### SELECTED TEXT
——
The farm household may allocate the food crop land for more environmentally sustainable livelihood activities like tree planting and perennial cropping purposes. On the other hand, depending on the household characteristics and institutional set-up, some livelihood strategies may have adverse effects on the farmland management systems. As a rational economic agent, the farm household is expected to adapt land management techniques for sustainable agricultural practices if the benefit gained from adopting them is higher than otherwise.

If the dependent variable is censored, i.e. having a lower limit and/or upper limit, then the least squares estimators of the regression parameters are biased and inconsistent. This study employs a censored regression model (Greene, 2012; Maddala, 1992), which is a generalisation of the standard Tobit model. It is censored since some proportion of farmers from the sample did not participate in sustainable land management practices, and a dependent variable will take a limit value for some proportion of the observations, which is zero from below. As the dependent variable, sustainable land management index has a lower limit of zero and an upper limit of one; the two-limit Tobit model is found to be a more reliable measure.(3) $$Y_i^{*}={\mathrm{X}}_i^{\prime }\mathit{\beta }+{\mathit{\epsilon }}_i$$(3) (4) $$Y_i=\left\{\begin{array}{c}\mathit{\gamma }\text{if}{y}_i^{*}\le \mathit{\gamma }\hfill \\ y_i^{*}\text{if}\mathit{\gamma }<y_i^{*}<\mathit{\phi }\hfill \\ \mathit{\phi }\text{if}{y}_i^{*}\ge \mathit{\phi }\hfill \end{array}\right.$$(4)
——
(Spatial reasoning records)
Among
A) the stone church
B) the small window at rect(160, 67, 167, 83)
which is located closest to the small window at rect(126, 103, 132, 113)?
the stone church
——
### SET EXERCISE 1
Answer these questions about the land management text:
(a) According to the text, under what condition is the farm household expected to adapt land management techniques?
(b) What does the text say happens to the least squares estimators when the dependent variable is censored?
(c) What are the lower and upper limits of the sustainable land management index?
### SET EXERCISE 2
Carry on the land management text from where it stops.

### WRITTEN ANSWER 1
(a) When the benefit gained from adopting them is higher than otherwise.
(b) They are biased and inconsistent.
(c) A lower limit of zero and an upper limit of one.

### WRITTEN ANSWER 2
where γ is the lower limit, that is zero, and $\mathit{\phi }$ is the upper limit, which is one in the dependent variable of this model. The study estimated this model using the Maximum Likelihood (ML) procedure. The log-likelihood function can be presented as follows, assuming the disturbance term, $\mathit{\epsilon }$, follows a normal distribution with mean 0 and constant variance ${\mathit{\sigma }}^2,$(5) $$log=\sum _{i=1}^N\left[I_i^{\mathit{\gamma }}log\mathrm{\Phi }\left(\frac{\mathit{\gamma }-X_i^{\prime }\mathit{\beta }}{\mathit{\sigma }}\right)+I_i^{\mathit{\varphi }}\left(\frac{X_i^{\prime }\mathit{\beta }-\mathit{\varphi }}{\mathit{\sigma }}\right)+\left(1-I_i^{\mathit{\gamma }}-I_i^{\mathit{\varphi }}\right)\left(log\mathit{\theta }\left(\frac{y_i-X_i^{\prime }\mathit{\beta }}{\mathit{\sigma }}\right)-log\mathit{\sigma }\right)\right]$$(5)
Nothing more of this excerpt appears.